◆ **AIM OF THE EXERCISE**
Copy the rows below exactly, from the line containing "How many months" through the line containing "What is the difference between the ΑΜΜΟΧΩΣΤΟΣ", including both of those lines, and leave the pictures out of your answer.

◆ **RECORDED DATA**
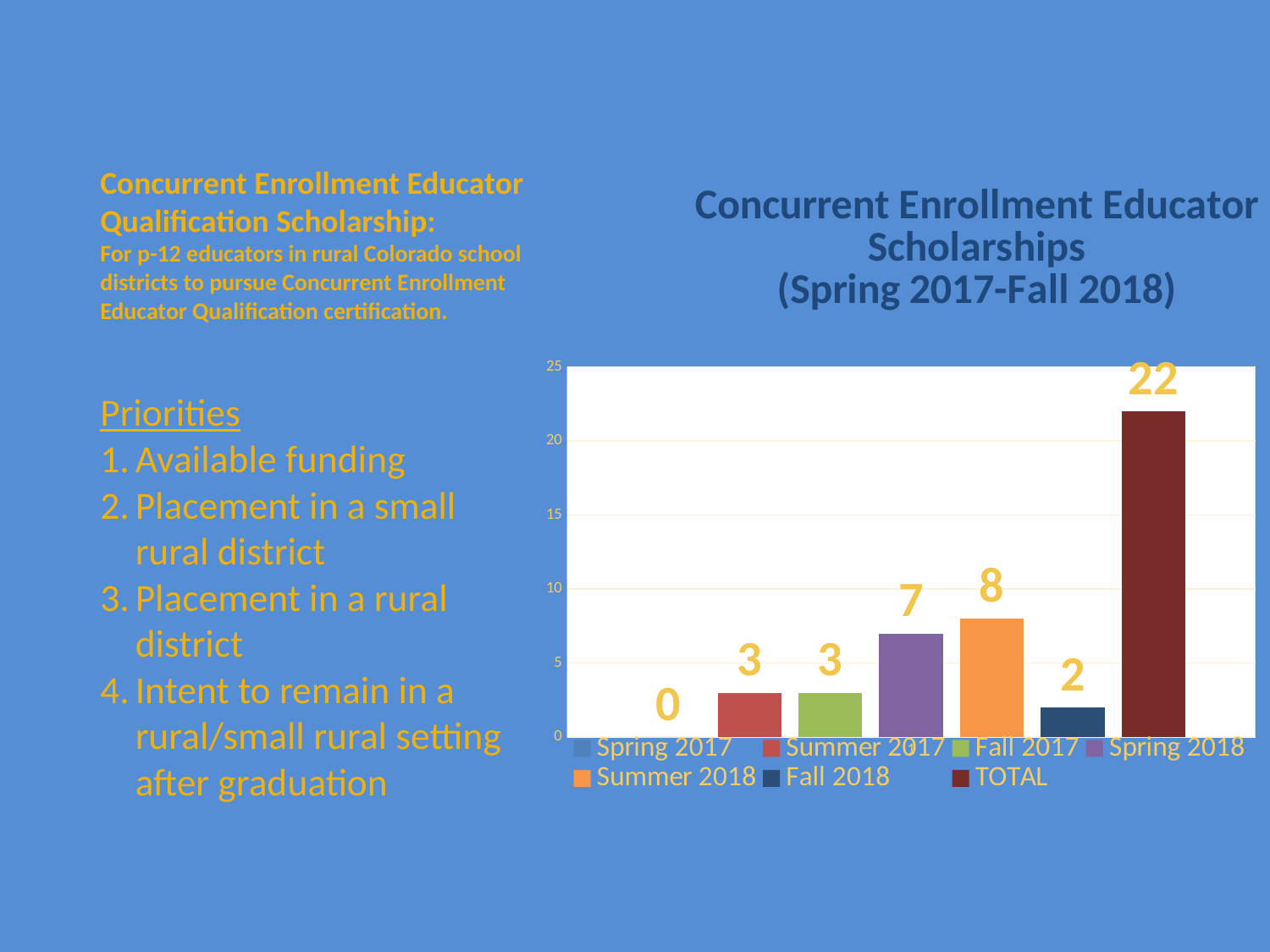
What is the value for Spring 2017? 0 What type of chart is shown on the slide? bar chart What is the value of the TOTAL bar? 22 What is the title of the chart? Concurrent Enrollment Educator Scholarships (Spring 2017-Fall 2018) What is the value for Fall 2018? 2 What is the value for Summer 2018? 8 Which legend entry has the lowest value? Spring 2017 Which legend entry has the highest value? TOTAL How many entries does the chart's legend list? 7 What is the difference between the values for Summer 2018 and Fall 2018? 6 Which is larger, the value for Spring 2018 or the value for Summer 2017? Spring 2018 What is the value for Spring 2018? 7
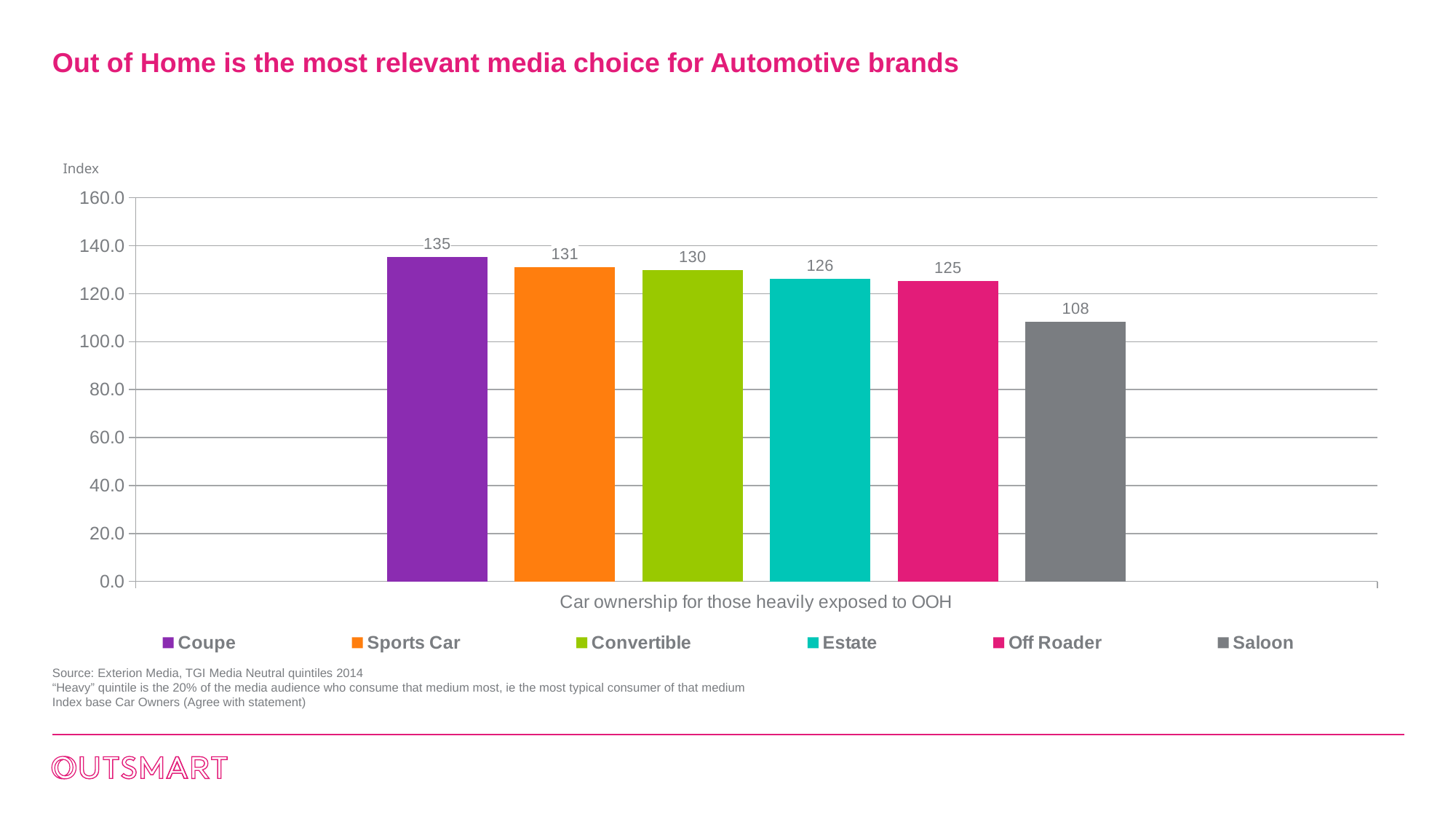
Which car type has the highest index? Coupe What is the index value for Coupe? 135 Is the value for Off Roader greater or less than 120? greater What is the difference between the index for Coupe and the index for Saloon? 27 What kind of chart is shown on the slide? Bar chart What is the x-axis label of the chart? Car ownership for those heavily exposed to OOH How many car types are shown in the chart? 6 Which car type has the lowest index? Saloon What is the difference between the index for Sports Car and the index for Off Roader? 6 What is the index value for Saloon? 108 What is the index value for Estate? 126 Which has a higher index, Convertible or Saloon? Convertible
...
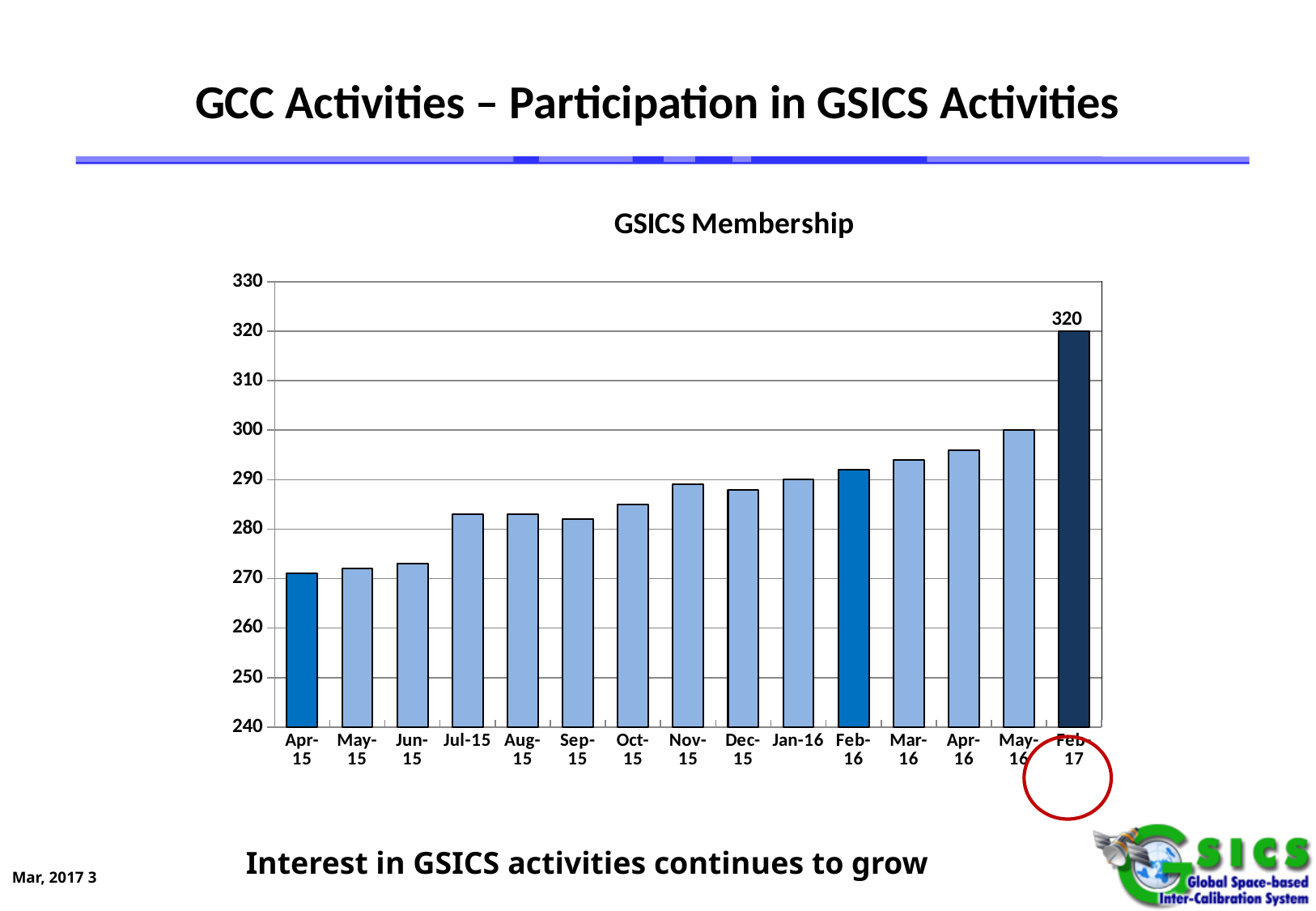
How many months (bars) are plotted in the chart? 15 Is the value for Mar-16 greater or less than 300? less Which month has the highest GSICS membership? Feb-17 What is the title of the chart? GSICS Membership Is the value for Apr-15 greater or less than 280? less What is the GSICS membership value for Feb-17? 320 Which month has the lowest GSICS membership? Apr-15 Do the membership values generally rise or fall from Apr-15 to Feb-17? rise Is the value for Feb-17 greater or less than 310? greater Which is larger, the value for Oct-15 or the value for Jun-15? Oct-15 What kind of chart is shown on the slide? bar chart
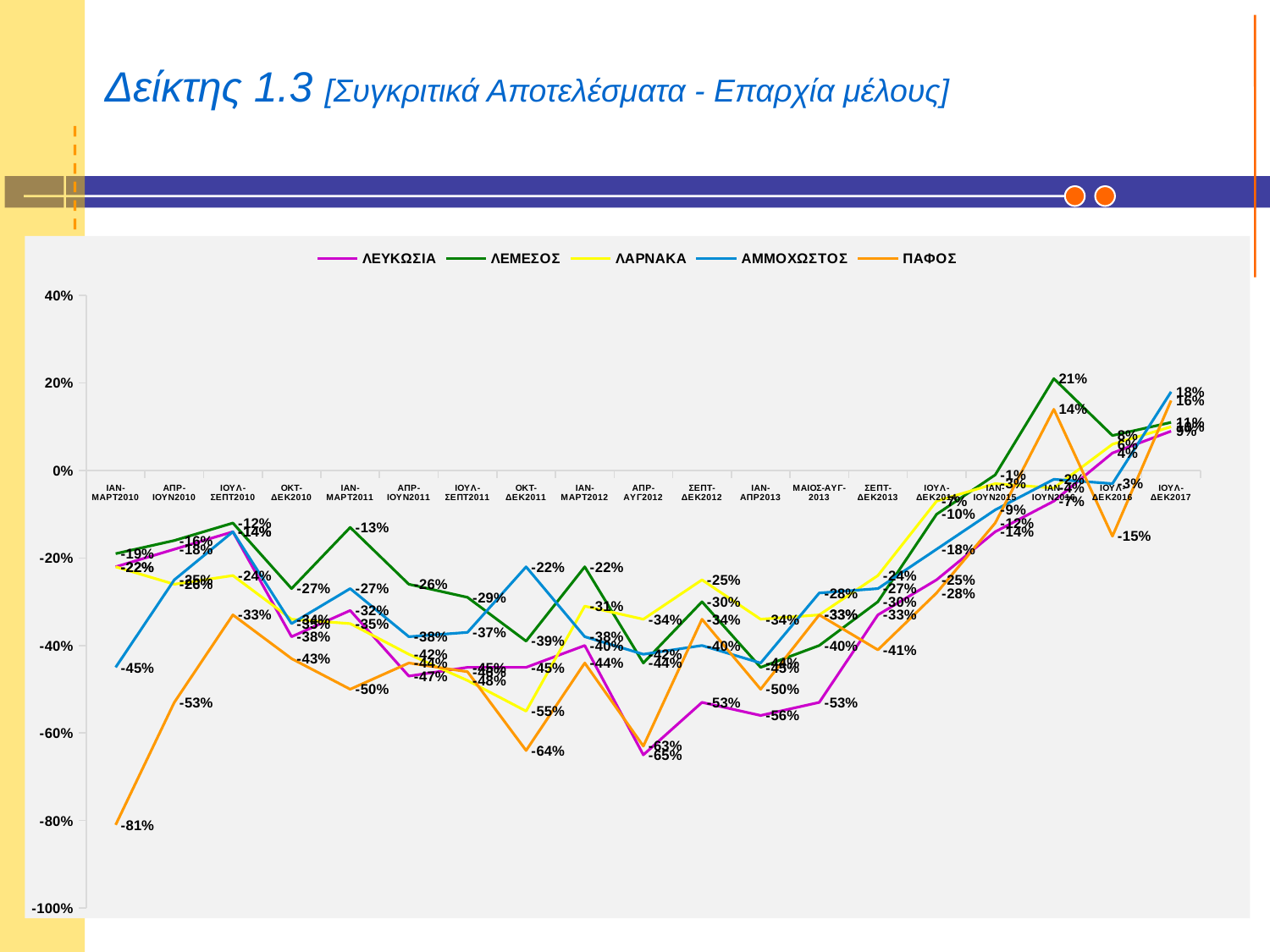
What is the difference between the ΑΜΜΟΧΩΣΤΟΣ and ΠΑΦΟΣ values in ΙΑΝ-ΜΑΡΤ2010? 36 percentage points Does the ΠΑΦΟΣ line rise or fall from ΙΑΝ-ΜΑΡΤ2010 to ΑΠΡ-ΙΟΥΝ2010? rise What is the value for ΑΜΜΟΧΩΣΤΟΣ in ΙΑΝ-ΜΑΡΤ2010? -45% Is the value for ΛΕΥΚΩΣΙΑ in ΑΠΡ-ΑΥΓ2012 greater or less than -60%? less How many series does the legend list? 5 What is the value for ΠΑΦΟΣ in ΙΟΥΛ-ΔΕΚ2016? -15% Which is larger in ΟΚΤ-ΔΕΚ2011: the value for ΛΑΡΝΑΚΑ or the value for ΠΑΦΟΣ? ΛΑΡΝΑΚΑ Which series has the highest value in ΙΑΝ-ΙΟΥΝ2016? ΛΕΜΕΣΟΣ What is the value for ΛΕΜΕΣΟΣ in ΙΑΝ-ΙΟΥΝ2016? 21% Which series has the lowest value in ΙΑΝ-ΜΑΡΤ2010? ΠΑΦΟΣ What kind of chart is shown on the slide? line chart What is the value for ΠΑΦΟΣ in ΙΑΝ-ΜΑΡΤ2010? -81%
...
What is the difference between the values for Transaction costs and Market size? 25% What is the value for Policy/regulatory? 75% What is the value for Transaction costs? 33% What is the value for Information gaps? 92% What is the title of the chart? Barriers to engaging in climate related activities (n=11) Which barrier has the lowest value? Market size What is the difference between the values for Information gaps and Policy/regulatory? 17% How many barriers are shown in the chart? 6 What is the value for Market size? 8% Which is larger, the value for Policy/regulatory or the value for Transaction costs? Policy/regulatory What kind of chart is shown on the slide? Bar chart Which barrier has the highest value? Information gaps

◆ **SOLUTION FOR THIS PROBLEM**
How many months (bars) are plotted in the chart? 15 Is the value for Mar-16 greater or less than 300? less Which month has the highest GSICS membership? Feb-17 What is the title of the chart? GSICS Membership Is the value for Apr-15 greater or less than 280? less What is the GSICS membership value for Feb-17? 320 Which month has the lowest GSICS membership? Apr-15 Do the membership values generally rise or fall from Apr-15 to Feb-17? rise Is the value for Feb-17 greater or less than 310? greater Which is larger, the value for Oct-15 or the value for Jun-15? Oct-15 What kind of chart is shown on the slide? bar chart
What is the difference between the ΑΜΜΟΧΩΣΤΟΣ and ΠΑΦΟΣ values in ΙΑΝ-ΜΑΡΤ2010? 36 percentage points Does the ΠΑΦΟΣ line rise or fall from ΙΑΝ-ΜΑΡΤ2010 to ΑΠΡ-ΙΟΥΝ2010? rise What is the value for ΑΜΜΟΧΩΣΤΟΣ in ΙΑΝ-ΜΑΡΤ2010? -45% Is the value for ΛΕΥΚΩΣΙΑ in ΑΠΡ-ΑΥΓ2012 greater or less than -60%? less How many series does the legend list? 5 What is the value for ΠΑΦΟΣ in ΙΟΥΛ-ΔΕΚ2016? -15% Which is larger in ΟΚΤ-ΔΕΚ2011: the value for ΛΑΡΝΑΚΑ or the value for ΠΑΦΟΣ? ΛΑΡΝΑΚΑ Which series has the highest value in ΙΑΝ-ΙΟΥΝ2016? ΛΕΜΕΣΟΣ What is the value for ΛΕΜΕΣΟΣ in ΙΑΝ-ΙΟΥΝ2016? 21% Which series has the lowest value in ΙΑΝ-ΜΑΡΤ2010? ΠΑΦΟΣ What kind of chart is shown on the slide? line chart What is the value for ΠΑΦΟΣ in ΙΑΝ-ΜΑΡΤ2010? -81%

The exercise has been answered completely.